I chose The Language of Flowers by Vanessa Diffenbaugh because it covered a serious topic, aging out of foster care, and included an engaging subtopic, the language of flowers. In addition, over 3,000 Amazon reviewers had given the book 4.5 stars out of 5. Potentially, something for everyone.
The first responders could not identify with the main character. The overwhelming majority seemed to be unable to sympathize with Victoria’s abandonment of her baby, of her refusing assistance. The story was romanticized and unrealistic. And yet, didn’t that make it readable? Some members shared personal experiences. Others wondered how a professional midwife could not have known that Victoria needed more assistance and helped her with the constant nursing. One new member wanted to know more about Meredith, the social worker. Another felt that Meredith had set Victoria up for failure as she warned each family how difficult she was. We discussed mental illness and drug addiction. Even though the author has experience with foster children, we didn’t feel the book gave us a good picture of the foster system. So what was the point? We didn’t really get there.
One of the discussion questions asked us to define what makes a family. Catherine and Elizabeth were related, but were they family? As I listened and watched the discussion, about families now including all manner of support systems, not just blood relations, I couldn’t help but think about communities as families. Work families, library families, book club families. All needing support in different ways. All communicating in different ways. It makes me think of a story in Robert Fulghum’s All I need to know I learned in Kindergarten about a kid who plays hide-‘n-seek too well — “Get found kid!”

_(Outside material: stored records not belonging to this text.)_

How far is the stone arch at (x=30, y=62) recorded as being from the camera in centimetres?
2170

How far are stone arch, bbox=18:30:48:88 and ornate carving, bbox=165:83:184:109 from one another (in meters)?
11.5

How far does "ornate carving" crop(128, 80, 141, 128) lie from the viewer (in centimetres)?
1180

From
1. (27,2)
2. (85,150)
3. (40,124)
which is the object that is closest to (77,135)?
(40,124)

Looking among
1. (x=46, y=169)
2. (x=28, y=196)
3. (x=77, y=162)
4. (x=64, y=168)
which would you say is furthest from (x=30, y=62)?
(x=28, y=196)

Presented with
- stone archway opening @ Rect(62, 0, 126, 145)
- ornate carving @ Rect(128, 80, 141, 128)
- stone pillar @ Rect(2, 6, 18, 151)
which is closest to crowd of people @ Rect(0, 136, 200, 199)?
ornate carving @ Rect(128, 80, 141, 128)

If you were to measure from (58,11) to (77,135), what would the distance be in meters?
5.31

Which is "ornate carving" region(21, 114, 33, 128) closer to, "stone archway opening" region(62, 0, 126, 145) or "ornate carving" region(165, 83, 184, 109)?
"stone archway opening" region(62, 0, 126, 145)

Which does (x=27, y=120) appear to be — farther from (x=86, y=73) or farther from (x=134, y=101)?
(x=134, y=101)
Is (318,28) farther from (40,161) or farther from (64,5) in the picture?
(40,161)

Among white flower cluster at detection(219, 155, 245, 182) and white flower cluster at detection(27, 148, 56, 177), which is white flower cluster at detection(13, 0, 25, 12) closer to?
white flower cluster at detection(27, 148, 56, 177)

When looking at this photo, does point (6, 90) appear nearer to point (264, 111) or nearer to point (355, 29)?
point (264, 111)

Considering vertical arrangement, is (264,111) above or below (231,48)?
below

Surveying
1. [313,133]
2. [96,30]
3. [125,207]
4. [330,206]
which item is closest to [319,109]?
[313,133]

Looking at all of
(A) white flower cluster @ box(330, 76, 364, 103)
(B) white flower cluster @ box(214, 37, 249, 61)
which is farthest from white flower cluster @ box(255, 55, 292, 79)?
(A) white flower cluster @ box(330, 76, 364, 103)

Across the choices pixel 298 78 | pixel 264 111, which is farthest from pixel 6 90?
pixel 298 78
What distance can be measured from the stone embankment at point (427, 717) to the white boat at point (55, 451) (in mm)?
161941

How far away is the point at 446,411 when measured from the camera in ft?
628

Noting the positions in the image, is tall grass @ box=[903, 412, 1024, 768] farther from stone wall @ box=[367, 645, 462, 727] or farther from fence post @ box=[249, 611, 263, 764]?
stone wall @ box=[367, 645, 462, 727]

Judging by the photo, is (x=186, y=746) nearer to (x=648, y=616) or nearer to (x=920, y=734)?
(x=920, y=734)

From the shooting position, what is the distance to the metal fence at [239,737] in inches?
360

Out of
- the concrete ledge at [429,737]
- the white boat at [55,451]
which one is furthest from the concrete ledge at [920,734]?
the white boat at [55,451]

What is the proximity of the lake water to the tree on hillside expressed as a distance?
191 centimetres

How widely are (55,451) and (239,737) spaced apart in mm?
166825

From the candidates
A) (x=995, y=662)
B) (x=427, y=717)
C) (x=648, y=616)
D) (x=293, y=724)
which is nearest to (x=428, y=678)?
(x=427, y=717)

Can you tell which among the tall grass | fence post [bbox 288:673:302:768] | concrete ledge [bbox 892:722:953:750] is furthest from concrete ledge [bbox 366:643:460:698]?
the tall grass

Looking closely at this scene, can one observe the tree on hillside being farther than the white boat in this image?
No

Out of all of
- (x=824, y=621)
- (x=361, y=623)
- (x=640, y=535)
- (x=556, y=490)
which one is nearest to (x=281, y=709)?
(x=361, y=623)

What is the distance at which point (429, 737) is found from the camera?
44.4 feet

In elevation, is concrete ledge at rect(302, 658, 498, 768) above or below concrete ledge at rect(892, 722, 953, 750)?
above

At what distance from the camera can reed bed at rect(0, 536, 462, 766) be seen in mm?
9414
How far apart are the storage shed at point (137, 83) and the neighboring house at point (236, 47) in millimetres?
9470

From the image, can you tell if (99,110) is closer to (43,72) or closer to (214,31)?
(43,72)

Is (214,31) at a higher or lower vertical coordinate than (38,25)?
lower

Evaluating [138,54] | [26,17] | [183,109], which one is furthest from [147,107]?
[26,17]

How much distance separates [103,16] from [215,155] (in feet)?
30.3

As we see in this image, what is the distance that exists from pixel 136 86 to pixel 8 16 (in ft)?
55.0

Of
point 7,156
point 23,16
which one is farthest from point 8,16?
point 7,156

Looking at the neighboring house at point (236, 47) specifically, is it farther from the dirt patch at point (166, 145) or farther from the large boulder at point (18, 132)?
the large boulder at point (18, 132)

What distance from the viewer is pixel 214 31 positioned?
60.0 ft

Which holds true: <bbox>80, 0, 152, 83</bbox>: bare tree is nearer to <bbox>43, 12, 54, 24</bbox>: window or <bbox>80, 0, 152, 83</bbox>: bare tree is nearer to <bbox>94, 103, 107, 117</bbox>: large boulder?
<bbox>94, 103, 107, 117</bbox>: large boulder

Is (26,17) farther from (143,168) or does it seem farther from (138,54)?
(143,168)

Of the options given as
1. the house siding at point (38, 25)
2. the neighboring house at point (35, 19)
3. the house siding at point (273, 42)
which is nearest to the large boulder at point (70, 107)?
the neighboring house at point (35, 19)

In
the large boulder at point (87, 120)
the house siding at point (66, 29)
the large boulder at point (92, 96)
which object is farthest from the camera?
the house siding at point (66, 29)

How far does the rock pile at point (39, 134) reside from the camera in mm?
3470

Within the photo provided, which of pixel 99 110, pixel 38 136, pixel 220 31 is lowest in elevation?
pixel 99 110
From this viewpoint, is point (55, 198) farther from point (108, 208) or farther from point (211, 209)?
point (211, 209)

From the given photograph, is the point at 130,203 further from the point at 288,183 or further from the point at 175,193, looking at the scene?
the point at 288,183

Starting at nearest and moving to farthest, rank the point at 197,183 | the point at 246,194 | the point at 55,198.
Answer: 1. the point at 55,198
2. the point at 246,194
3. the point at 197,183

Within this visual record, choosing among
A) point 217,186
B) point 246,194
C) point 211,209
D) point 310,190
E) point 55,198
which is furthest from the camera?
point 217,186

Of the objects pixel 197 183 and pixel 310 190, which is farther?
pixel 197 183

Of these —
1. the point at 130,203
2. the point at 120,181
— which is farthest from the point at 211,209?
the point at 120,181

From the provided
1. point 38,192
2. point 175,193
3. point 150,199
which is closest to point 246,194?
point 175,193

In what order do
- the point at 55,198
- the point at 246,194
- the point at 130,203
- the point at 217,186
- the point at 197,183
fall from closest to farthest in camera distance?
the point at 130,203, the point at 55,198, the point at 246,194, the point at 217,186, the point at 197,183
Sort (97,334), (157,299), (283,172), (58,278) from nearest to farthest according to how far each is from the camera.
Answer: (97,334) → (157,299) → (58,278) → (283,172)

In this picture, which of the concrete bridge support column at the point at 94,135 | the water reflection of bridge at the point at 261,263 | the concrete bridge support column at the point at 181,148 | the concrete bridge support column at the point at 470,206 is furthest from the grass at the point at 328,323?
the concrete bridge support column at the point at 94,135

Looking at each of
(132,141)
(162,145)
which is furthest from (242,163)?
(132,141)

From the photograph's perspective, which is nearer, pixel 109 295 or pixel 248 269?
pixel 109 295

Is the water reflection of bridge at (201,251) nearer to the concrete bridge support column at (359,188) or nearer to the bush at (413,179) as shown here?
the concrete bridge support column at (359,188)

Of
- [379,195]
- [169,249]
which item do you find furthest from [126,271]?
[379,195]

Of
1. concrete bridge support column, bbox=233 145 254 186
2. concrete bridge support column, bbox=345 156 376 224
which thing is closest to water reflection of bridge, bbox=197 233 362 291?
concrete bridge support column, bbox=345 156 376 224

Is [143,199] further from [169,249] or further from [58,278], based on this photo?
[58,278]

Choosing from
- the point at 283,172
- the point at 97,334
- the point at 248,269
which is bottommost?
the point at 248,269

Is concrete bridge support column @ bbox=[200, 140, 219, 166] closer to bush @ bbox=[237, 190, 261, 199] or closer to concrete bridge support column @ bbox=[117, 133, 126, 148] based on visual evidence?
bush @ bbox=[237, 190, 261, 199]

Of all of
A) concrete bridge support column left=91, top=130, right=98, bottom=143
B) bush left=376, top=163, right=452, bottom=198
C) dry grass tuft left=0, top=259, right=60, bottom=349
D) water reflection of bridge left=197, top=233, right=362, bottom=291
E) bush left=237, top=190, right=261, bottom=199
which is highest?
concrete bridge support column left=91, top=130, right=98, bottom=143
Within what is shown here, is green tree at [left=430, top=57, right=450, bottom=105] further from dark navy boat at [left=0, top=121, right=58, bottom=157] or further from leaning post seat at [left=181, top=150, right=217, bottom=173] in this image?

The room seemed filled to the brim with familiar and new faces, attentive and engaged. Although I know that everyone did not speak, the discussion moved between members and no one seemed to dominate. A large group has both the potential to bring in a lot of viewpoints and to make it more difficult for some to speak out. After the meeting, one member shared that she really liked the book. Another commented on learning about the Camellia Network, co-founded by Vanessa Diffenbaugh, “a support net(work) for youth aging out of foster care” (https://camellianetwork.org/). I wonder now, looking back, if we shouldn’t have broken into smaller groups. It’s a work in progress!
- Other works discussed:
- Call the Midwife by Jennifer Worth
- White Oleander by Janet Fitch
I was so sorry to miss the discussion. I liked the book alot–I guess it is easy to say parts are unrealistic–but after all, it is fiction. Barbara
RMK: I shared this journal entry on my Facebook page, because the responses from the club members were much like my own. I found the first part of the book very hard (painful) to read–at least the sections about Victoria’s terrible treatment as a child. But it seemed to be an important book, one I should read to be better informed about a part of the human society that gets little understanding. I’m glad to have read it, and I recommend it to people who wonder how to help and to accept, to embrace, the marginal members of our community.